EXERCISE TEXT Start Marker

Bitcoin Futures: Harnessing the Power of Speculation
The CME Group allows traders and investors to exercise options on BTC futures, for hedging purposes. Bitcoin derivatives trading with CME options is increasingly popular, with many benefits, including substantial cost savings, risk mitigation, full transparency and efficient price discovery.
The average daily volume of CME Bitcoin futures trading is steadily increasing, from a low of 6,792 in January 2018 to 26,154 by December 2019. The average daily trade peaked in May 2019 at 68,020. The Chicago Mercantile Exchange recently ranked at #3 in terms of the number of open contracts on Bitcoins futures, behind the OKEx and BitMEX.
By leveraging the volatility of BTC, without actually owning the underlying asset, traders and investors can dabble in cryptocurrency markets with relative ease. This type of speculation is integral to the pricing mechanisms of Bitcoin, with investors locking in prices now, uncertain of what the future may bring. Any number of factors can increase or decrease pricing at a later date.
Since Bitcoin futures operate on regulated exchanges like the CME, CBOE, and Bakkt, courtesy of the CFTC (Commodity Futures Trading Commission), this provides far greater security to traders and investors than bitcoin exchanges which have been known to collapse overnight. There is no need for cryptocurrency-friendly software, or Bitcoin wallets for trading purposes – all settlements are made in cash.
Bitcoin futures trading is predicated on an in-depth analysis of the technical and fundamental factors, including the use of Bitcoin charts. It is necessary to conduct an in-depth technical analysis of Bitcoin price to facilitate a better understanding of likely demand, and pricing mechanisms. Another important technical indicator is the Bitcoin Volatility Index (BVI)
which evaluates how the price fluctuates relative to the spot price. Currently, the BVI is low, indicating stability in prices which bodes well for the elevated price level.
Current Performance of Bitcoin
The price per unit BTC has steadily been increasing since May 2020. The 200-day MA is priced at $8,992.61, while the short-term 50-day MA is trading at $10,446.43, indicating a significant upside movement over the short-term. Given the spot price of Bitcoin at around $11,800 per unit (August 20, 2020), the momentum is certainly on the side of the bulls.

EXERCISE TEXT End Marker
SOURCE MATERIAL Start Marker

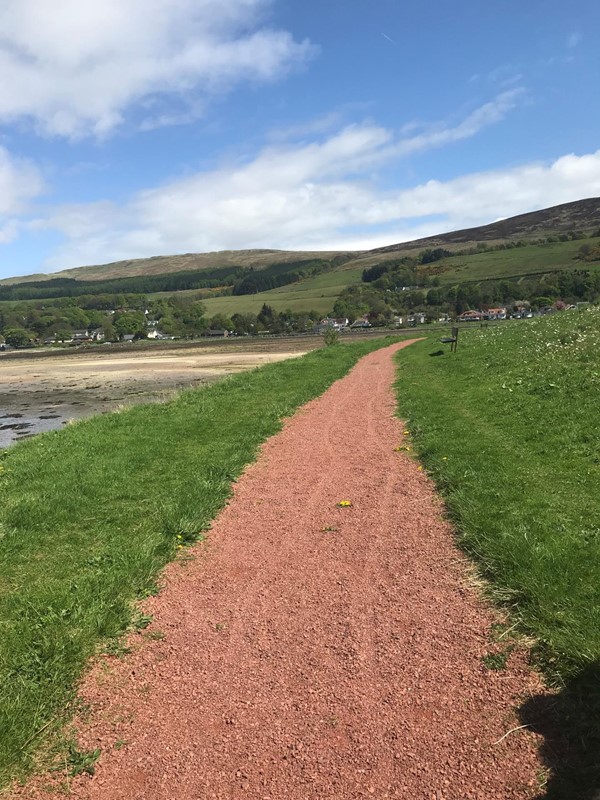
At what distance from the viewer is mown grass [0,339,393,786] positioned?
418 centimetres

SOURCE MATERIAL End Marker

* _EXERCISES TO COMPLETE_:
a – In the Bitcoin futures text, in what month and year did the average daily trade of CME Bitcoin futures peak?
b – From the Bitcoin futures text, return word for word the passage starting with "The average daily volume" and going on through "a later date.".

* _SOLVED TASKS_:
a – May 2019

b –
The average daily volume of CME Bitcoin futures trading is steadily increasing, from a low of 6,792 in January 2018 to 26,154 by December 2019. The average daily trade peaked in May 2019 at 68,020. The Chicago Mercantile Exchange recently ranked at #3 in terms of the number of open contracts on Bitcoins futures, behind the OKEx and BitMEX.
By leveraging the volatility of BTC, without actually owning the underlying asset, traders and investors can dabble in cryptocurrency markets with relative ease. This type of speculation is integral to the pricing mechanisms of Bitcoin, with investors locking in prices now, uncertain of what the future may bring. Any number of factors can increase or decrease pricing at a later date.